Setting the Agenda

With the final race for Fairfield County Council heading for a protest, the tremors from last week’s election results do not appear to have completely died down. It is difficult – as it should be – to overturn or order a new election, so regardless of the merits of that protest, the odds are long that there will be any further shakeup of our County Council.

The shakeup we are certain of should be monumental enough, however, with or without a new Councilman in District 3. It should be – but there are no guarantees. Something there is about seats of power that somehow turn reformers into offenders virtually overnight. The public should never delude itself by thinking “It can’t get worse.”

It almost always can. Watchdogs should remain ever vigilant, because it ain’t a New Day in Fairfield yet.

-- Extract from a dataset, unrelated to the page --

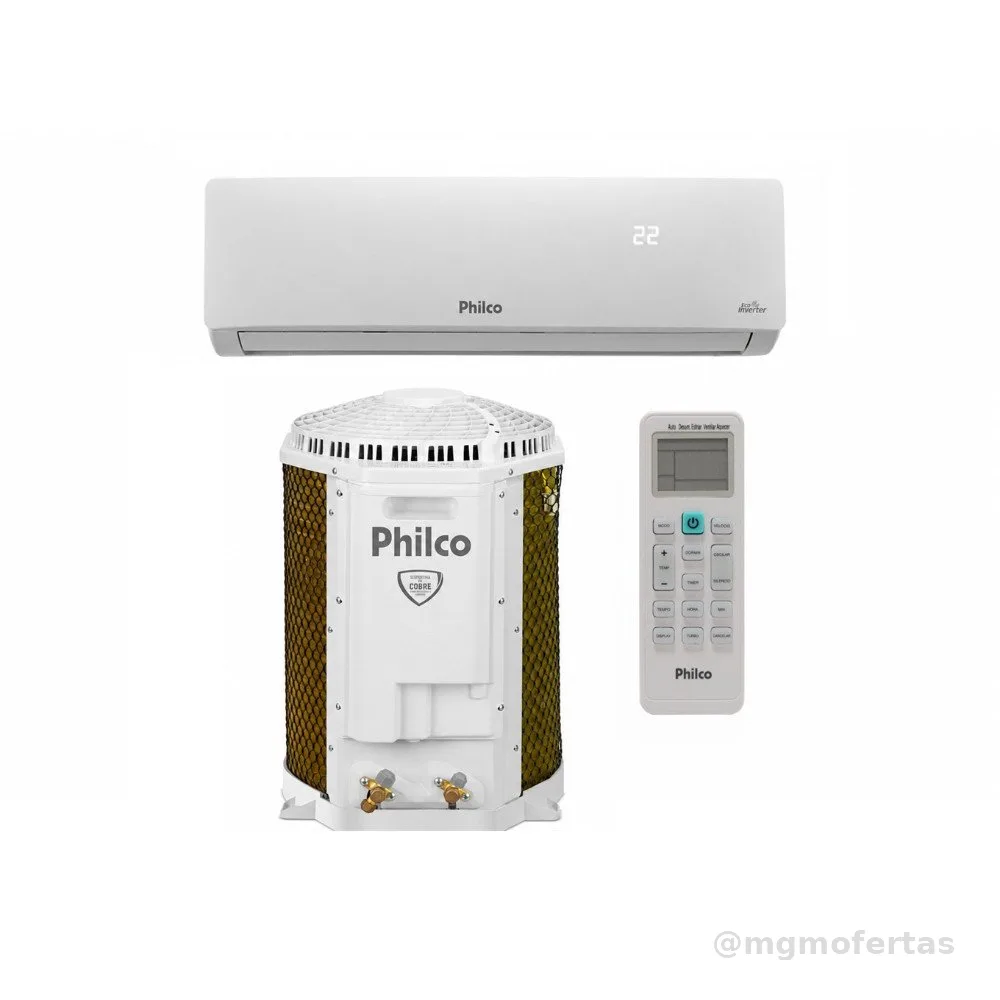 AR Condicionado Split Philco Hw Inverter 9.000 Btus/H Frio Pac9ft 220v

But this particular class of freshmen, the class we know for sure will be sworn in in January, has promise, of that there can be no doubt. It has the energy and idealism of youth, it has business acumen and it has some gray hairs of experience.

As the November Revolutionaries await their turn in the County hot seat we would like to offer our modest assistance in the preparation of their agenda of reform. They may take our suggestions or leave them; our feelings will only hurt a little and only for a little while. Consider this our early Christmas Wish List.

• Your predecessors have left you with a brand new, mostly vacant, industrial park on Peach Road. Continue, please, to pursue an aggressive policy for filling that up. Broadening that policy to include retirement communities and the timber industry is fine, but not at the exclusion of manufacturing. There is no rule of which we are aware that says you cannot do both.

• Use a scalpel, not a broad-axe. There may indeed be some places in the budget where fat could be trimmed, where money could be spent more efficiently; but austerity can ultimately be an economy killer.

• Abolish annual Council salaries and pay by the meeting. If a Council member cannot attend a meeting, they really should not, within reasonable limits, get paid. Council’s policy should set a fixed number of paid absences, beyond which a member should not be paid.

• Mileage reimbursement to and from regular meetings seems perfectly reasonable, but doing away with it would seem equally as reasonable. Special meetings, emergency meetings and training functions, however, are a different matter.

• Limit travel. Hit the highway only for the most absolutely necessary training and certification events. If it is actually a better deal to stay in a 5-star resort, enjoy yourself. Just remember, the first time you lay your head down in anything other than a Motel 6 you’re going to have to answer a lot of questions everyone has grown tired of hearing over the last 18 months.

• Council members shouldn’t be allowed to just get up and walk out of meetings without being excused by the Chairman. That policy is, in fact, very likely already in place. It would be nice to see it enforced for a change.

• Council members should also be required to cast a vote, loud and clear, on each issue. Roberts Rules of Order, under which this Council ostensibly operates, demands it.

• You will be voting for a new Chairman and Vice Chairman. Please consider an open vote, a show of hands. We cannot think of any other board or council that casts these votes in secret. Secret ballots mean a secretive Council.

• It’s not a bad idea to change your auditing firm every three or four years. Not because your last auditor was a crook, but because it’s just a good idea. It keeps people from getting too chummy with one another and ensures everything is strictly business, while also ensuring a firm doesn’t simply give you a good grade simply in order to keep his job for the following year.

• Act out of reason and logic, not spite. Funneling jobs, contracts and advertising away from a company that provides better, more reliable and less expensive service just because they stepped on your toes is not being a good steward of the taxpayers’ money. When you’re doing business, do business. Leave hurt feelings out of it.

• Study the FOIA. The Freedom of Information Act is your friend. Ask your local newspaper editor for a copy. He will happily provide. Invite your local Press Association out for an FOIA workshop. If you feed them, they will surely come.

• Include the Media. We are not your enemy. Each Council member receives an information packet prior to each meeting. Producing an additional copy for the Press would take a lot of the mystery out of what you do. And we would thank you. We might even bake you cookies next Christmas.